Using these categories, I have classified the nearly 900 podcasts since 2008. I have tried to be objective, but there will be a level of error introduced where a particular person may agree or disagree with me on my subjective determinations.

Men & Women in SYMIH’s episode archive

I used the archive provided at their website, and the descriptions at the episode’s profile (using some light webscraping, notebook with code here), to collect the title, date published, and the synopsis of the episode. After collecting this into a single google sheet, I used the synopsis or listened to the episode where necessary, to determine the Gender (as described in the previous section) for each the nearly 1,000 episodes (DAMN LADIES) (see my data here).

In whole, men get more episodes than women by far on SYMIH

If we examine the 816 episodes that I covered in my analysis through the lens of the ‘gender loose’ examination (see above). We can see that MOST of the episodes done by Stuff you Missed are either explicitly about men or about subjects that mostly involve male achievement. Women or their achievements make up just a fifth of all episode subjects (more three fifths are about men a difference of roughly 40%). As seen below, when women do have episodes it tends to be biography rather than about their achievements, as most female episodes remain female in the tight categorization.

From loose to tight the percentage of episodes about men go down roughly 15%, where the percentage about episodes about women go down by only 2%. The difference is mostly in the movement of podcasts about male projects or achievements into the “Neutral”* category. Still over half of the 816 episodes are about men (that’s 360 episodes). So Ross, over the long run it you’ve had your wish – most of the episodes SYMiH have done are about men!

Over time, men still get more episodes than women by far on SYMIH

In fact, on average over time SYMIH hosts have had roughly 5.5 male podcasts and 1.8 female podcasts per month (loosely), though the precise numbers move up and down depending on the month.

The numbers for men go down again, to roughtly 4.4 for male podcasts per month and 1.6 female podcasts per month when evaluately tightly. Perhaps the strongest argument for the “we need more male episodes” crowd comes from this – when evaluated tightly men’s episodes go down far more than female episodes. I expect that the male listeners writing in have a tendency to view male-oriented episodes as neutral rather than male-coded. As a woman living in a ‘male-default’ world, this is baffling.

Men & Women: How does historical documentation actually break out?

This data, from Pantheon 1.0, represents information on the most globally popular biographies on Wikipedia. Manually verified, it represents data collected on the 11,341 biographies which have been translated into 25 languages. I will use this as a stand in for the interest of these people in history, and how we study them, divided across gender lines. Despite making up half of the human population** women are far less represented in the number of biographies, at most representing 23.5%of the biographies in any 10 year period of history.

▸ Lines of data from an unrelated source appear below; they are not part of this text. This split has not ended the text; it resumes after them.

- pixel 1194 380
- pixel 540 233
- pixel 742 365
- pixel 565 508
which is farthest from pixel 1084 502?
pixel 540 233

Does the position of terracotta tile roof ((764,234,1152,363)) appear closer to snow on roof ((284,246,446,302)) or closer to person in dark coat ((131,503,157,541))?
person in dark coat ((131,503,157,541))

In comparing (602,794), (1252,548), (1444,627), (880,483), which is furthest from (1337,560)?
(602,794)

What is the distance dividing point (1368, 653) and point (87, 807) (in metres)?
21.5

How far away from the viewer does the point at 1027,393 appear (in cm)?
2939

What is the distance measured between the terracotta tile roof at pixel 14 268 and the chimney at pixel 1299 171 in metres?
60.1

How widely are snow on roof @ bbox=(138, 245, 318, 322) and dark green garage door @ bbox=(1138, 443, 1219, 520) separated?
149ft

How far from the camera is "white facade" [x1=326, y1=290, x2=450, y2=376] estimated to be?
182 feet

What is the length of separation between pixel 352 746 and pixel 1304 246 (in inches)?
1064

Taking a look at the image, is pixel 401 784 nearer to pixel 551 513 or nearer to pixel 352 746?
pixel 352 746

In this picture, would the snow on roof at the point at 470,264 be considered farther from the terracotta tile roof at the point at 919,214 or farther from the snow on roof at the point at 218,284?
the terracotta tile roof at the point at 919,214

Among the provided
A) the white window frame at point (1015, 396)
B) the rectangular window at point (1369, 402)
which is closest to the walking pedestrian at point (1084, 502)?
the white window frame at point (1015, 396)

The long tail on the left demonstrates that for both men and women, that for most of history there were few historical figures of much prominence today (but fewer women), and that around the 1800s we see the number of notable personages of historical significance start to climb exponentially. I believe that this can be generically ascribed to two phenomena 1) increased access to opportunity (democratization of government, increasingly permeable social strata, and more educational opportunities) and 2) increased attention on accurate documentation of history. Further, since this data represents only ‘popular’ biographies it may be that readers are simply more interested in people in history from the relatively recent past. There is a stark drop off around the 1990s and 2000s, this is entirely expected given that few people from these last 30 years have attained popular historical significance yet (i.e. few 30 year olds are mentioned in the history books right now).

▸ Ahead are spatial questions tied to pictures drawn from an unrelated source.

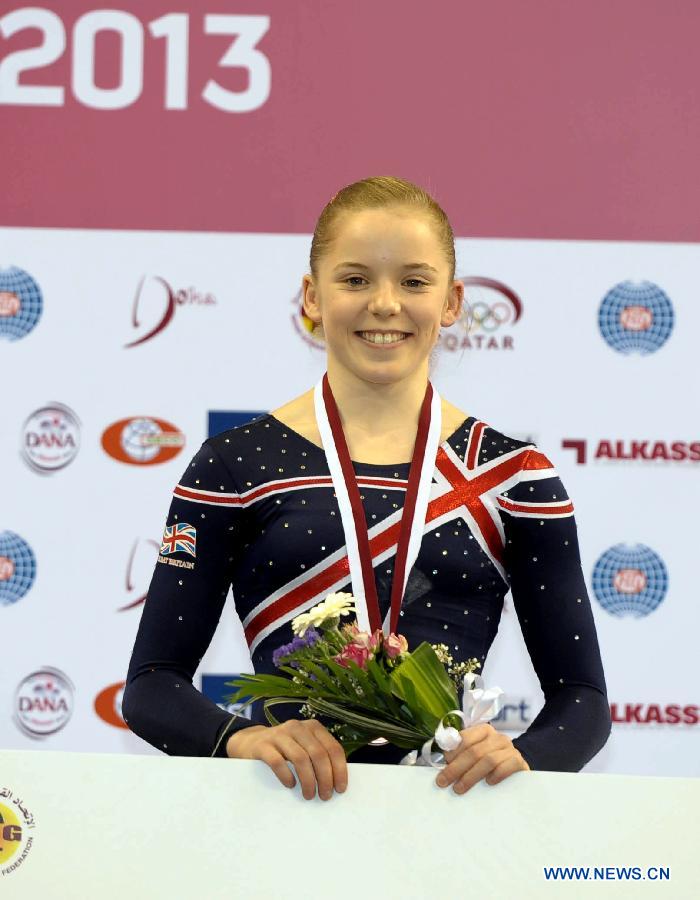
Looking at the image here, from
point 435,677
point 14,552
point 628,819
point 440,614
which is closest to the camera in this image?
point 628,819

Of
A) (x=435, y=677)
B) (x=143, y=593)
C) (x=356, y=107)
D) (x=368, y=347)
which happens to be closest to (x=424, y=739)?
(x=435, y=677)

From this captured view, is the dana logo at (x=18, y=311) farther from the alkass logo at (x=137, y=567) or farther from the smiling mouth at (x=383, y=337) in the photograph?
the smiling mouth at (x=383, y=337)

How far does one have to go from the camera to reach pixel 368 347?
1997 mm

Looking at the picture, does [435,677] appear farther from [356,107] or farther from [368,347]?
[356,107]

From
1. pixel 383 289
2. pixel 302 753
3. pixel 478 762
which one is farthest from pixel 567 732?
pixel 383 289

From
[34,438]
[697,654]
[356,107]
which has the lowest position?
[697,654]

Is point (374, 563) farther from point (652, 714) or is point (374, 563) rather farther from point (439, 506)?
point (652, 714)

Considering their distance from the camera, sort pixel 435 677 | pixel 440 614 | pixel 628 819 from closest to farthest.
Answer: pixel 628 819 → pixel 435 677 → pixel 440 614

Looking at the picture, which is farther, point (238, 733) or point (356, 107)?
point (356, 107)

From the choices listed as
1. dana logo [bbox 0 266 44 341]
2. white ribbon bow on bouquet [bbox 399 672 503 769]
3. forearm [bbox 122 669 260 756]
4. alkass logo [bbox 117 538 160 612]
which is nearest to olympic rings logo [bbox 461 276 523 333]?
alkass logo [bbox 117 538 160 612]

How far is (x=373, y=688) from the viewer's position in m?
1.64

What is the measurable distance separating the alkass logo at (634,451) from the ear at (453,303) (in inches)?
74.2

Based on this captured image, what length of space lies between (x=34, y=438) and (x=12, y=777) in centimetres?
248

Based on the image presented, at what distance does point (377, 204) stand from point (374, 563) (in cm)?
52
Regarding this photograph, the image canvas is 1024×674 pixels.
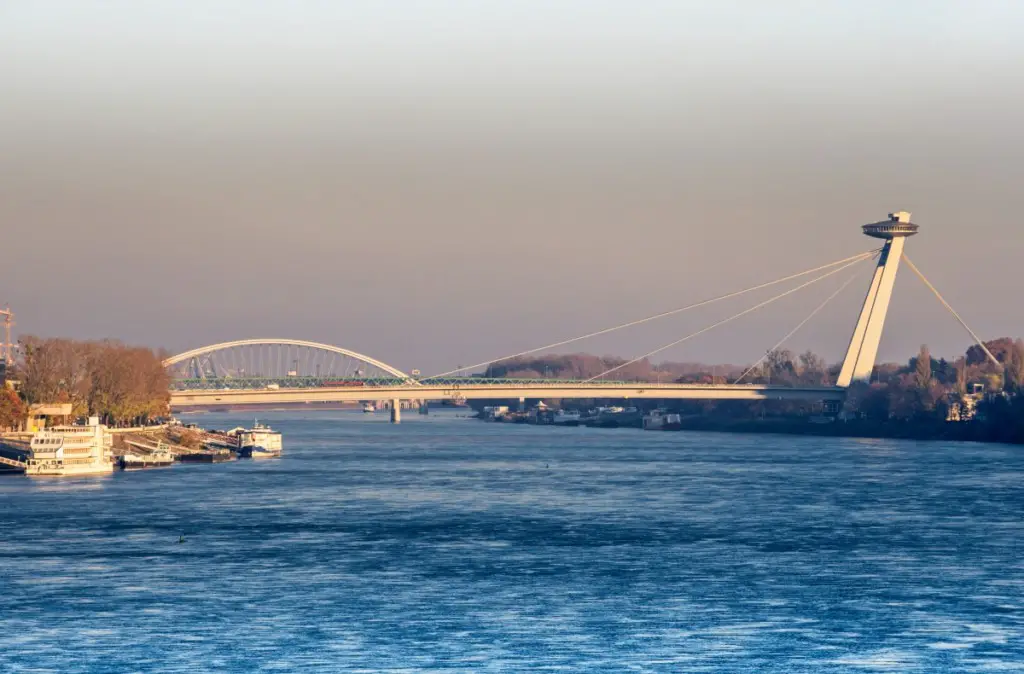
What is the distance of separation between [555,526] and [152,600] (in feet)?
58.1

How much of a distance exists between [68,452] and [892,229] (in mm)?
76794

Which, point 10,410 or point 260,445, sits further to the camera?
point 260,445

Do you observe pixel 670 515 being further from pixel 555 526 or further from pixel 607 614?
pixel 607 614

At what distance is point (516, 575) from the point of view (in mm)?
36406

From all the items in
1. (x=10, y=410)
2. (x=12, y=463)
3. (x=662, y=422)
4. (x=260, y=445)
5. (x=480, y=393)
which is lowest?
(x=12, y=463)

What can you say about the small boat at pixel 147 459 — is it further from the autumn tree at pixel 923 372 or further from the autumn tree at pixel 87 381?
the autumn tree at pixel 923 372

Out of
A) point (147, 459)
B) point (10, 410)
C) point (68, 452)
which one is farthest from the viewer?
point (10, 410)

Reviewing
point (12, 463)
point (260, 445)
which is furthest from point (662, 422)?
point (12, 463)

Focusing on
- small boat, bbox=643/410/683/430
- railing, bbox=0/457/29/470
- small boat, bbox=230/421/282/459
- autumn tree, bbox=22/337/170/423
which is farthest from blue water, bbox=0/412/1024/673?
small boat, bbox=643/410/683/430

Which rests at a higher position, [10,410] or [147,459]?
[10,410]

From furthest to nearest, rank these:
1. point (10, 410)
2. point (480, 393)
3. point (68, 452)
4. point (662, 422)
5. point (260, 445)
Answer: point (662, 422), point (480, 393), point (260, 445), point (10, 410), point (68, 452)

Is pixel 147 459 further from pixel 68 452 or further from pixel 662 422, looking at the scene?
pixel 662 422

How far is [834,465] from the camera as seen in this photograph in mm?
78625

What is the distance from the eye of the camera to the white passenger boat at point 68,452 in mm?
73125
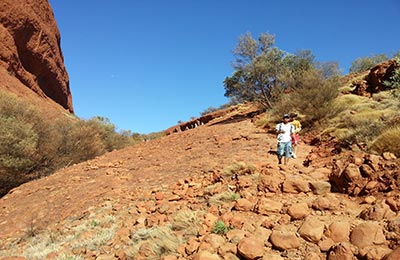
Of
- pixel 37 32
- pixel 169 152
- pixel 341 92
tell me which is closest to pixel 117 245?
pixel 169 152

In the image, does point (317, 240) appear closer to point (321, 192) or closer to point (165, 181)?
point (321, 192)

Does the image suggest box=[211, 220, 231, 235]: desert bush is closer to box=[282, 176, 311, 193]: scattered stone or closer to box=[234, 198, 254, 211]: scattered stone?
box=[234, 198, 254, 211]: scattered stone

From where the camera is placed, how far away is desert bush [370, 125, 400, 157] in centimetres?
643

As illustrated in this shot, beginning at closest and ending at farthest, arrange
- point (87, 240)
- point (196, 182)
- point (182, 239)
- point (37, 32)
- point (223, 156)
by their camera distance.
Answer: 1. point (182, 239)
2. point (87, 240)
3. point (196, 182)
4. point (223, 156)
5. point (37, 32)

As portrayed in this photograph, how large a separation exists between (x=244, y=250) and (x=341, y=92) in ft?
50.3

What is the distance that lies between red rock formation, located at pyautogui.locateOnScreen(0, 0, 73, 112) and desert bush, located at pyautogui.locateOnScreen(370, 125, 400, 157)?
38.4 metres

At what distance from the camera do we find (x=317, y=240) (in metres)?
3.84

As history moves into more modern era (1900s and forward) we may anecdotally expect a few possible outcomes in the ratio of men to women in history, that the number of female biographies would grow at the same rate as men, maintaining their lower ratio, or that women may actually start to catch up with men as feminism begins to balance the scales between the two genders. Though the ratio of men to women becomes less egregious as we reach the modern era, over the time period the average ratio is 10:1 (men: women) . The ratio of men to women starts in the early 1800s*** at 15:1 (male:female) and increases to a peak of 39:1 during the late 1800s. Steadily declining from the peak it finally reaches a low of 1:1 in the late nineties (though averages 5:1 during the period).

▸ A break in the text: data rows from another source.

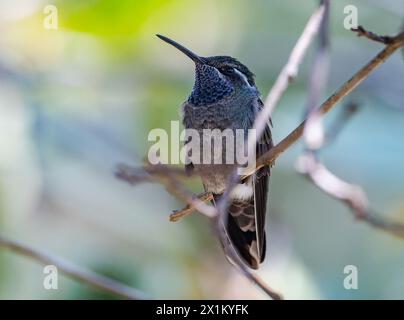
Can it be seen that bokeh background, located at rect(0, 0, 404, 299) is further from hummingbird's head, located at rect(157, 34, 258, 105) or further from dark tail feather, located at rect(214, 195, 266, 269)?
hummingbird's head, located at rect(157, 34, 258, 105)

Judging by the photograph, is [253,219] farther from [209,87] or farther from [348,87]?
[348,87]

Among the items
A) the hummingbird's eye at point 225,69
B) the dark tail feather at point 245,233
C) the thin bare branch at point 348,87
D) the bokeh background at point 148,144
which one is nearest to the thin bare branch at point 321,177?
the thin bare branch at point 348,87

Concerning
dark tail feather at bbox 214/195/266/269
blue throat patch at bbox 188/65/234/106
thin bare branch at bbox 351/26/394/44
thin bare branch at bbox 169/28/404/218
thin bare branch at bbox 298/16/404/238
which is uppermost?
blue throat patch at bbox 188/65/234/106

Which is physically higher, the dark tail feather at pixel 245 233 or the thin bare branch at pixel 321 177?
the dark tail feather at pixel 245 233

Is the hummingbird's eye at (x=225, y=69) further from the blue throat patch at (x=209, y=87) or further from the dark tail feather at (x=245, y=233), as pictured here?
the dark tail feather at (x=245, y=233)

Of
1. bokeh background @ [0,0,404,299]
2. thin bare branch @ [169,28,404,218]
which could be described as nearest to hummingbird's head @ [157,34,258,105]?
bokeh background @ [0,0,404,299]

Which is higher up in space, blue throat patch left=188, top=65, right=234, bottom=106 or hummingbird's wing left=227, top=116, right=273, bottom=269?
blue throat patch left=188, top=65, right=234, bottom=106

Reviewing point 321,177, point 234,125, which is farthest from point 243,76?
point 321,177
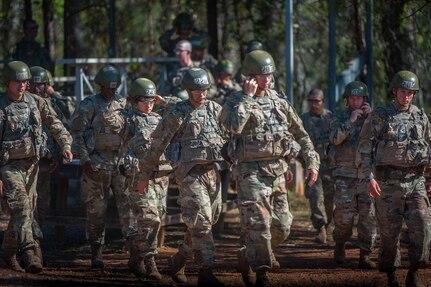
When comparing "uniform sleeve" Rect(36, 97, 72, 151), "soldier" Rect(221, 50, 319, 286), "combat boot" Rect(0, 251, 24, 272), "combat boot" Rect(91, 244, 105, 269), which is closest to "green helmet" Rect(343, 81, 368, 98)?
"soldier" Rect(221, 50, 319, 286)

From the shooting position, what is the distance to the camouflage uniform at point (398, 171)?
35.3ft

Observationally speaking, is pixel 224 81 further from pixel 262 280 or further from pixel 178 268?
pixel 262 280

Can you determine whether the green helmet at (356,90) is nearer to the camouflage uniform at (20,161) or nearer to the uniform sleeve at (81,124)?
the uniform sleeve at (81,124)

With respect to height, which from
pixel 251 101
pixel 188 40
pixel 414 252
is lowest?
pixel 414 252

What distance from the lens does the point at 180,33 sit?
18.2 metres

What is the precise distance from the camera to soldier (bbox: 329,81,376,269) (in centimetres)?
1262

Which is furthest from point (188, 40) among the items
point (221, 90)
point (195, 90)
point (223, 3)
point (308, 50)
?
point (195, 90)

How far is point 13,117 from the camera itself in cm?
1155

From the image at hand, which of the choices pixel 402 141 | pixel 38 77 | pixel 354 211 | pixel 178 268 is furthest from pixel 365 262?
pixel 38 77

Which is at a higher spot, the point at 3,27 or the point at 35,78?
the point at 3,27

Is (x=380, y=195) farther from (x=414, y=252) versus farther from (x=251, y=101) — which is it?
(x=251, y=101)

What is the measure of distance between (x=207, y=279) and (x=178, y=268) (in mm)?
520

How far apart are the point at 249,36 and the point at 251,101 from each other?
13.4 meters

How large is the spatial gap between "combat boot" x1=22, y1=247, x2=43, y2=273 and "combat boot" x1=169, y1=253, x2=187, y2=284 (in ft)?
4.55
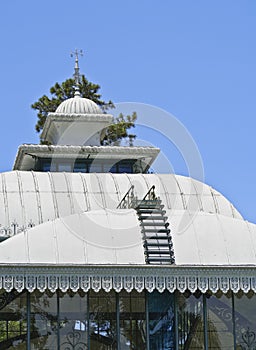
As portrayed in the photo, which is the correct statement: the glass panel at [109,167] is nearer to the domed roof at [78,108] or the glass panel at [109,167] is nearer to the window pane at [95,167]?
the window pane at [95,167]

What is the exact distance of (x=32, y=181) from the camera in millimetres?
36156

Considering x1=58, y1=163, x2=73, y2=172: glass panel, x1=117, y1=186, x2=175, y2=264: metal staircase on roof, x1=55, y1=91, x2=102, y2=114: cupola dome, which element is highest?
x1=55, y1=91, x2=102, y2=114: cupola dome

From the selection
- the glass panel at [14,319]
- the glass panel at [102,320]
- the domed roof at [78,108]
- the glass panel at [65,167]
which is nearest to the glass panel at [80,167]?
the glass panel at [65,167]

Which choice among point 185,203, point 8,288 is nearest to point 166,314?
point 8,288

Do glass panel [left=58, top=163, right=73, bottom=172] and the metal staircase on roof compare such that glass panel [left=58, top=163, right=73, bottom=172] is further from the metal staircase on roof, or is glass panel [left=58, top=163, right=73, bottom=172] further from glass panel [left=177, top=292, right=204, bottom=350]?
glass panel [left=177, top=292, right=204, bottom=350]

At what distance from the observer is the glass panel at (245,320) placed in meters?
25.9

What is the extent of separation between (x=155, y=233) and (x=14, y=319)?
4248mm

Given the historical systematic oppression of women, the deficit of female biographies to male may not be surprising even in the more recent past , as few women had access to opportunity when compared to men. However, the fact that we do not see women begin to “catch-up” with men, especially in light of the many advancements that feminism has made is disheartening. It shows that we have a long distance to cover in terms of gender equality in historical documentation.

So you’re telling me is that “What You Missed in History Class” should be mostly about men then, right?

“History is written by the the winners,” and human history has been more or less been written about men by men. Why doesn’t this mean that “Stuff you Missed in History Class” should focus on men? Mostly because history is also taught by the winners. All throughout Western Civilization we teach the history based mostly on the lives and actions of men (white men). So when it comes to considering what’s “missed in history class,” there will reasonably be just cause to talk more about women and minorities, since you were far more likely to miss their history in class. How can we examine my claim? At this juncture it’s worth asking ourselves “Who do we read about today?” rather than “Who was documented?”****

From this graph we can see that men still far out strip women in pageviews, women never (but once) even reaching parity. In this graph the ratio of men to women becomes barely more equal. Viewers are particularily interested in biographies of women born recently, but that biographies of women born before 1900 recieve almost no views compared to male biographies.

So if we’re talking about covering what you *missed* in history class, we probably need more podcast episodes about women rather than men – even though finding content on women and female achievements in history is difficult.

Interested in more? Part II is coming soon! I’ll expand on the “who history is written by” argument, as well as providing a more in-depth statistical analysis of some of these comments. Thanks for reading!

* Examples: “How Presidential Salaries Work” – no president has ever been female, and for much of the Republic they haven’t been allowed to be female, theoretically neutral but male oriented in reality. “How the Louisiana Purchase Worked” – purchased by Thomas Jefferson (M) from Napoleon (M) but about a purchase of territory (N), “How the Titanic Worked” – a ship (N) designed by men, constructed by men, and captained and sailed by men.

** There is a gender skew in human birth rate, roughly 101 males to 100 females. In some countries sex ratio is further skewed by gender-selective abortion, infanticide, and other societal effects. In practice we may generally assume that throughout history women and men have had roughly equal birth and survival rates, and that they represent an equal number of deceased humans. This assumption is valid as long as we consider the world as a whole, and not specific countries (see here for data on how specific countries break out in terms of gender ratio).

*** I chose to begin my examination of the ratio of men to women because during this period we see the number of biographies per birth year for each gender begin to consistently be above 0.

**** I really would like to examine this in context of what is ACTUALLY taught in real history books. However I was not able to find good data on topics/people taught in US history classes. I have a lot of ideas about how actually to scrape and grab this data, but none of them are fast. So for now I’ll focus on the data I have available. If you have suggestions please share.